I am, sir, very respectfully, your obedient servant,

J. BANKHEAD MAGRUDER,

Major-General, Commanding.

P. S.-I do not anticipate this at present, but only wish the commanding general to have it in mind.

HEADQUARTERS DEPARTMENT OF THE APPOMATTOX,

Petersburg, Va., May 30, 1862.

Honorable GEORGE W. RANDOLPH,

Secretary of War:

SIR: When I reported to you by telegraph that the obstructions in the Appomattox were worthless, I spoke in reference only to the point at which they were placed, being too high up to guard the most important point in this vicinity, viz, Port Walthall, which is but 3 miles from the Richmond and Petersburg Railroad. Upon a personal examination of the work, which I made on yesterday, I am of the opinion that, so far as the ascent of the enemy's gunboats to Petersburg is concerned, the barrier erected by Captain Dimmock accomplishes that end. So far as I could judge, the work has been faithfully performed. In asking another engineer officer, I was under the impression that Captain Dimmock was acting independently of the department commander here, and I was so informed by Brigadier-General Armistead, whom I relieved. I merely desired an engineer who was subject to my control.

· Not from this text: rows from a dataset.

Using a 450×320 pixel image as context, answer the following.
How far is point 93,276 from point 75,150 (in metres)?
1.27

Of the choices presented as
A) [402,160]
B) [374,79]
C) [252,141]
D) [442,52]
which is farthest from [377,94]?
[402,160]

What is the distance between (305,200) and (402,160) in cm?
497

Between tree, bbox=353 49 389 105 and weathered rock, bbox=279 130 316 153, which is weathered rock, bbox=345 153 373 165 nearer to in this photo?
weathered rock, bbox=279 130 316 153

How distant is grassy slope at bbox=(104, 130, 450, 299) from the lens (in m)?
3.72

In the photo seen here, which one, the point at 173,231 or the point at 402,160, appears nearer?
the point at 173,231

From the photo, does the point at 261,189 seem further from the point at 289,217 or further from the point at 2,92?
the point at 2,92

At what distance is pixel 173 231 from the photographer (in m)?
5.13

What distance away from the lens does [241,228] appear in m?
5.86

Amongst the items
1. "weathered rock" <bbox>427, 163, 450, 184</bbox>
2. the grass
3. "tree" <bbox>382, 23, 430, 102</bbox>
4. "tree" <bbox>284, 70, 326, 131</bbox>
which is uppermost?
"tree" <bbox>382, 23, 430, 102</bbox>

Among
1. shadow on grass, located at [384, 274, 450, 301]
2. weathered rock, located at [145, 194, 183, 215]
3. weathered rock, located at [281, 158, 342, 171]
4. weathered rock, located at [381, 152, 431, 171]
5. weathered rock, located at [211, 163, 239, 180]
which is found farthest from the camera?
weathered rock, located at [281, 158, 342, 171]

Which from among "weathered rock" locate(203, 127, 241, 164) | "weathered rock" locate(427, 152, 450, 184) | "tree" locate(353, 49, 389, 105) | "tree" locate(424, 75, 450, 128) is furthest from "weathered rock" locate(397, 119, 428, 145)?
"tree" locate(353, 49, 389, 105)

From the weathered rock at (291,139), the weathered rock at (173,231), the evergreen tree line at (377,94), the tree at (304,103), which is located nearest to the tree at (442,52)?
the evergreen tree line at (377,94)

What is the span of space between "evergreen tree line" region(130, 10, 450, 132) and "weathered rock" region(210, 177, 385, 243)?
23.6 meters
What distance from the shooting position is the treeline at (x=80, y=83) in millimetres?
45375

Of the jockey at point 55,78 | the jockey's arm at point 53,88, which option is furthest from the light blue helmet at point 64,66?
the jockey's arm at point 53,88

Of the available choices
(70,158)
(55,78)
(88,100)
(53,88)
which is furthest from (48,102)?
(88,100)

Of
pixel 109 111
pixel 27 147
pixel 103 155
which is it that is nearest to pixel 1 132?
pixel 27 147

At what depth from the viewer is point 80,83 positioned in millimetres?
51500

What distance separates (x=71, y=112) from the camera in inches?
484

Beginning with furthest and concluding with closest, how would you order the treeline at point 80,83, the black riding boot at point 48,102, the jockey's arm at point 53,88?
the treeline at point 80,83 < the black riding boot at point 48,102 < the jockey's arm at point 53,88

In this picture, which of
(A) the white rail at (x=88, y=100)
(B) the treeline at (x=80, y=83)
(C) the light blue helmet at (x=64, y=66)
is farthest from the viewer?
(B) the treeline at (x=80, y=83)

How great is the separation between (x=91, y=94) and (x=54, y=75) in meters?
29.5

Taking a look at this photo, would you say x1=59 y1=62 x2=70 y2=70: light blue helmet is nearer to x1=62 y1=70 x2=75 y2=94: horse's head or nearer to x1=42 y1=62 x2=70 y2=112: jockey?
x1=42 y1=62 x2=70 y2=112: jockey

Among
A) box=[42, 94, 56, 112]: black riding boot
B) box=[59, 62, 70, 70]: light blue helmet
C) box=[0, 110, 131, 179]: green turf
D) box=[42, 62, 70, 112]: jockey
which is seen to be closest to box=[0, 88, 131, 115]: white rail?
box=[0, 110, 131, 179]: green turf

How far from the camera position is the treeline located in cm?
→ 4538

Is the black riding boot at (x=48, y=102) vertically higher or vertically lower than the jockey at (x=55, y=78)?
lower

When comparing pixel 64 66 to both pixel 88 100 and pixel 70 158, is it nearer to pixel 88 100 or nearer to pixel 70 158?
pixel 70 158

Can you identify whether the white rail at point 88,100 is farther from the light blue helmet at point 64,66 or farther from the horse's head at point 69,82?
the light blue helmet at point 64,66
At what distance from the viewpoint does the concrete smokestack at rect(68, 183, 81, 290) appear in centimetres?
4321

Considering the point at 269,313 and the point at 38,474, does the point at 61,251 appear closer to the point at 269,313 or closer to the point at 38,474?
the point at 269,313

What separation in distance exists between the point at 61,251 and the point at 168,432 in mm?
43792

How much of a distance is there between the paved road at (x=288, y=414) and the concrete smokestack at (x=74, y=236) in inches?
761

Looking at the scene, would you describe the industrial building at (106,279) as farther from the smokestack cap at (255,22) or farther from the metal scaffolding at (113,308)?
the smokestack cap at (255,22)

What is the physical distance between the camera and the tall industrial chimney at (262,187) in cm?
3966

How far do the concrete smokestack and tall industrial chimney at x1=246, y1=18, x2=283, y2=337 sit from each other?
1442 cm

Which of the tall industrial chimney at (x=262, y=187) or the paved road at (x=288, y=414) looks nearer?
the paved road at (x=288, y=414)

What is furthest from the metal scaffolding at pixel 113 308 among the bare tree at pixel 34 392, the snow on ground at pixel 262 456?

I am, sir, very respectfully, your obedient servant,

J. G. WALKER,

Brigadier-General, Commanding.

CAMP AT CHILDREY'S, ON VARINA ROAD,

May 30, 1862.

Major-General HILL,

Commanding, &c.:

GENERAL: Between 2 and 3 o'clock p.m. I visited Varina (Aiken's), on James River. At about that time firing was distinctly heard on our left, which we judged to be either at or near Ashland or Bottom's Bridge. This had not continued many minutes before two gunboats of the enemy were discovered coming slowly up the river with the tide, as if feeling their way in the channel and observing the shores. When first seen by me they had come nearly up to Deep Bottom, but the pickets had, from lower positions, seen them start from about Curl's Neck. With Colonel Duke and Major Gregory I paused to see whether they were towing any transports, and Captains Magruder and Clement hastened to watch any attempt at landing.

I immediately ordered the Forty-sixth, and Fourth Regiments Virginia Volunteers and Armistead's and French's batteries to unite at the point where the Kingsland intersects with the Varina road, and sent notice of the movement to Colonel Stuart, at Chaffin's Bluff. Before this was done the cavalry pickets reported that the gunboats had returned down the river.